The Israeli basketeers have been pushed into a 3,000-seat building for their final. Meanwhile, tomorrow night's hockey Gold Medal game between Canada and Team USA is not only a sellout (about 12,000) but will be on national Israeli tv.

This proves that hockey in The Holy Land has come in from the desert. Until 2014, all Maccabi hockey games had been limited to the tiny -- although Olympic size ice -- much smaller Canada Centre in the northern town of Metula. The ice game's growth in Israel has taken place in a very short time.



The Cam Talbot-Minnesota Wild divorce started innocently enough.

Bill Guerin did what managers are supposed to do -- fortify his team. To do so, he hired a future Hall of Fame goalie named Marc-Andre Fleury.

That meant that His Majesty Cam Talbot took it as an affront instead of being a team player, realizing that a two-solid-goalie-tandem gives Talbot a shot at a Stanley Cup he never lifted.

And since Guerin was paying him good money, you'd think this once-unknown would be grateful.

Not on your life.

His Majesty Talbot huffed and puffed and blew himself right out of Minnesota.

What fascinates me is that there are media types who believe that Talbot's reaction is perfectly normal and all right. Here's one of Cam's defenders, author Sean Mccaffrey:

"What's not being said," Mccffrey insists, "is that if you're 33 on the last year of a three-year contract that pays the soon-to-be-ten-year veteran $3,666,667 annually -- you want to be a starting goalie this coming season. To play second-fiddle to Fleury would have hurt his potential earning power come the summer of 2023."

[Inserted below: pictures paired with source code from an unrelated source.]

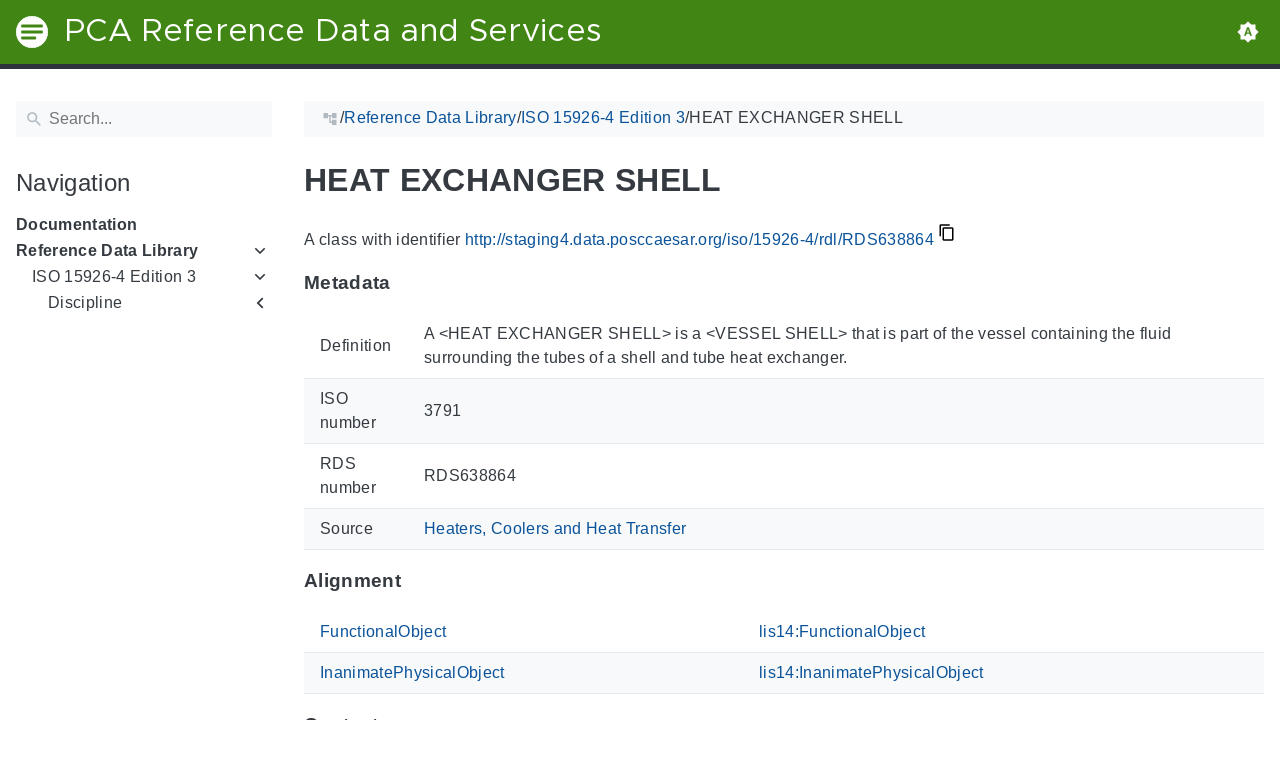

--- FILE ---
content_type: text/css
request_url: https://staging4.data.posccaesar.org/mobile-79ddc617.min.css
body_size: 189
content:
@media screen and (max-width: 41rem){.gdoc-nav{margin-left:-18rem;font-size:16px}.gdoc-nav__control{display:inline-block}.gdoc-header svg.gdoc-icon{width:1.5rem;height:1.5rem}.gdoc-brand{font-size:1.5rem;line-height:1.5rem}.gdoc-brand__img{display:none}.gdoc-menu-header__items{display:none}.gdoc-menu-header__control,.gdoc-menu-header__home{display:flex}.gdoc-error{padding:6rem 1rem}.gdoc-error svg.gdoc-icon{width:6rem;height:6rem}.gdoc-error__message{padding-left:2rem}.gdoc-error__line{padding:.25rem 0}.gdoc-error__title{font-size:2rem}.gdoc-page__header .breadcrumb,.hidden-mobile{display:none}.flex-mobile-column{flex-direction:column}.flex-mobile-column.gdoc-columns{margin:2rem 0}.flex-mobile-column .gdoc-columns__content{min-width:auto;margin:0}#menu-control:checked~main .gdoc-nav nav,#menu-control:checked~main .gdoc-page{transform:translateX(18rem)}#menu-control:checked~main .gdoc-page{opacity:.25}#menu-control:checked~.gdoc-header .gdoc-nav__control svg.gdoc-icon.gdoc_menu{display:none}#menu-control:checked~.gdoc-header .gdoc-nav__control svg.gdoc-icon.gdoc_arrow_back{display:inline-block}#menu-header-control:checked~.gdoc-header .gdoc-brand{display:none}#menu-header-control:checked~.gdoc-header .gdoc-menu-header__items{display:flex}#menu-header-control:checked~.gdoc-header .gdoc-menu-header__control svg.gdoc-icon.gdoc_keyboard_arrow_left{display:none}}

YAY TO THE STAAL BROTHERS, Marc and Eric, for trying to make it with the Panthers. They both know it's a long shot. "It's an opportunity to rekindle their careers," says our Al Greenberg. "If either sticks with the team, he'll provide experience and depth."

BOO TO ED OLCZYK for leaving the Blackhawks' broadcasting team for Seattle. Eddie, a Chicago institution, says he wanted to stay and the Hawks wanted him to stay. You mean to tell me that they couldn't work something out? Logic is defied once again.



"If you keep the opposition on their asses, they don't score goals."




In the more than two decades that Zack Hill handled PR for the Flyers, I can say without fear of contradiction that I never dealt with a better NHL press agent. Few publicists can make you feel that they're at your service in the likable manner of a Zach Hill.

He's well deserving of the latest Dick Dillman Award as Best In NHL P.R. Show. Hill followed in the amiable and competent steps of the Flyers' original publicity ace, Joltin' Joe Kadlec, the man who re-invented modern NHL p.r.


ANSWER TO WHO SAID IT? Fred (The Fog) Shero when coaching the Philadelphia Flyers.